Task directions => All lines from the one holding "- The Devil's" through the last line of the entries below must be transcribed exactly, and no others. Pictures do not go in.

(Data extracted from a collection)
⁂
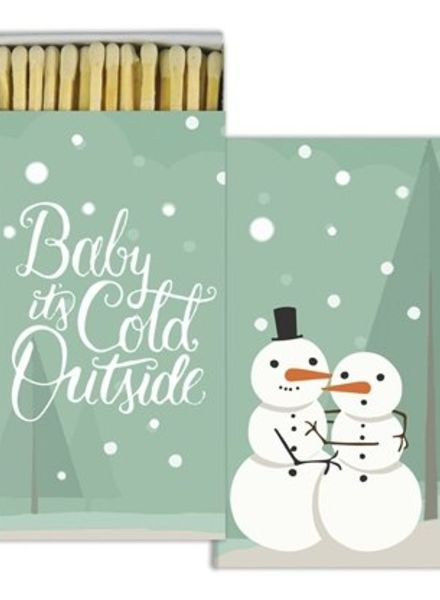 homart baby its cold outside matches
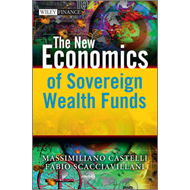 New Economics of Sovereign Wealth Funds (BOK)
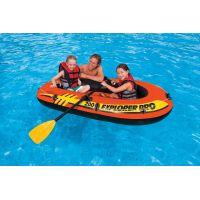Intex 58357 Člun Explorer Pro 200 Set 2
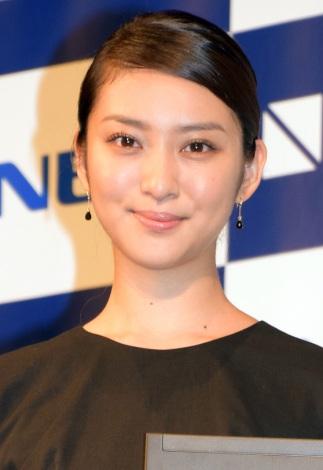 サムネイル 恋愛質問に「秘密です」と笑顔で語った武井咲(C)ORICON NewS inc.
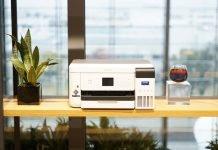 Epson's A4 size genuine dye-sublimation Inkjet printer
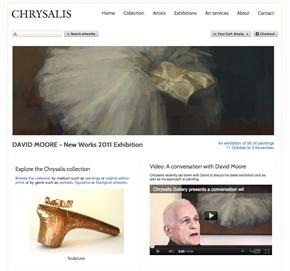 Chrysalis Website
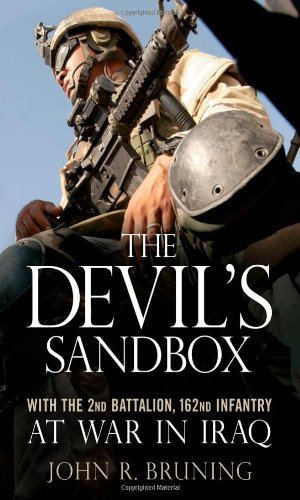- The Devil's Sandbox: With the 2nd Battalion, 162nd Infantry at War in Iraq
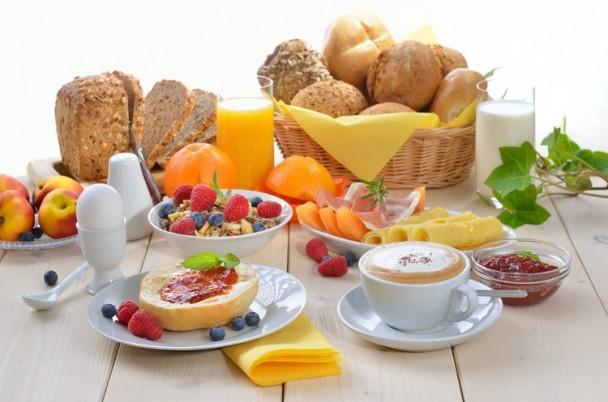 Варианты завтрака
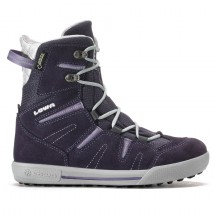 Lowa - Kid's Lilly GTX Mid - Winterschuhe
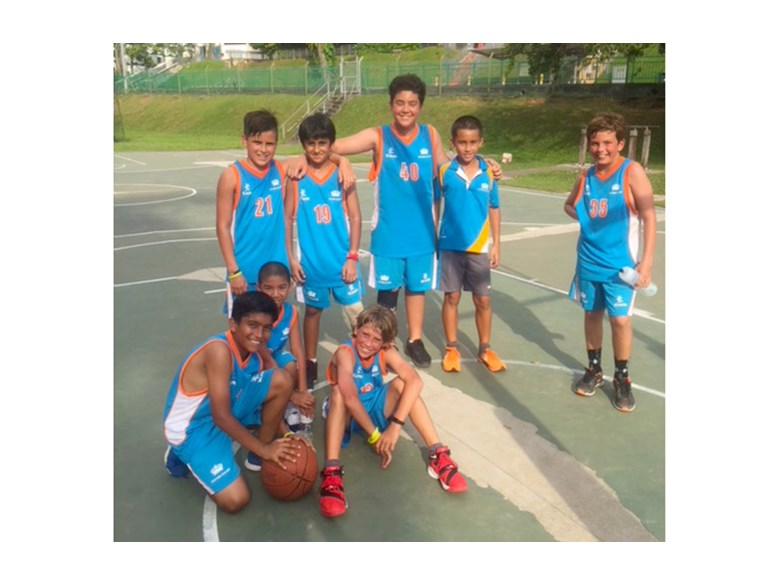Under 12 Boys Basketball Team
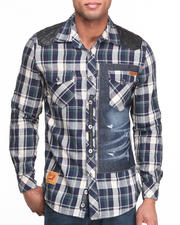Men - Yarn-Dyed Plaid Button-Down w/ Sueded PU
⁂
Exercise solution =>
- The Devil's Sandbox: With the 2nd Battalion, 162nd Infantry at War in Iraq
 Варианты завтрака
 Lowa - Kid's Lilly GTX Mid - Winterschuhe
Under 12 Boys Basketball Team
Men - Yarn-Dyed Plaid Button-Down w/ Sueded PU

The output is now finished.